Publishing inkomsten muziek onder TV-programma

Een wat mij betreft opmerkelijke recente uitspraak is  Rechtbank Amsterdam 10 januari 2018 IEF 17423 (Omroep Max / Symbol Media). Samengevat komt het hierop neer. Symbol had muziek geschreven en opgenomen voor een programma van Omroep Max. Symbol is zelf muziekuitgever van de betreffende werken en het repertoire is aangemeld bij Buma Stemra. Overeengekomen is dat Symbol voor het componeren en produceren geen vergoeding ontvangt van Omroep Max, maar uitsluitend inkomsten zal ontvangen via Buma Stemra. Voor muziek onder TV uitzendingen worden aanzienlijke vergoedingen betaald aan componisten en tekstdichters. Niet alle inkomsten uit openbaarmaking komen aan Symbol toe, want in de overeenkomst is opgenomen dat het bedrag dat Symbol als muziekuitgever ontvangt van Buma Stemra zal worden betaald aan Omroep Max. Ook ontvangt Max 50% van de Sena gelden, terwijl Omroep Max geen enkele investering heeft gedaan in de totstandkoming van de opnamen.

Dit onderstreept weer eens de vaak scheve machtsverhoudingen bij het contracteren over auteursrechten en naburige rechten (“platencontracten”).

De overeenkomst wordt door Omroep Max beëindigd. Omroep Max vordert vervolgens betaling over de voorafgaande periode van de muziekuitgaverechten. De rechtbank beoordeelt de zaak in het nadeel van Omroep Max.

Daarbij is beslissend de tekst van de overeenkomst waarin letterlijk staat dat bij beeindiging van de overeenkomst de betalingsverplichtingen vervallen. Al lezende kreeg ik de indruk dat de bedoeling van partijen is geweest om daarmee de periode af te sluiten waarover Omroep Max aanspraak kan maken op een aandeel in de inkomsten die Symbol ontvangt van Buma Stemra. De bedoeling van partijen staat normaliter centraal bij uitleg van overeenkomsten, zie de zogenaamde Haviltex norm. In dit geval echter is de tekst van de overeenkomt beslissend voor het oordeel van de Rechtbank dat de betalingsverplichting van Symbol is vervallen door beeindiging van de overeenkomst.
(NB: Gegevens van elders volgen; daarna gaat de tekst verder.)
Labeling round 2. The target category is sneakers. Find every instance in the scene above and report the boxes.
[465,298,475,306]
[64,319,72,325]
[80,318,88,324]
Ik kan me er bijna niet aan onttrekken dat de Rechtbank hier heeft laten meespelen dat Omroep Max voor een dubbeltje op de eerste rang wilde zitten en de artiesten nogal heeft uitgeknepen.

Wat mij verder opvalt is dat er kennelijk geen beroep is gedaan op de wet Auteurscontractenrecht. De bepalingen in deze overeenkomst lijken mij op eerste gezicht nogal onredelijk bezwarend voor Symbol.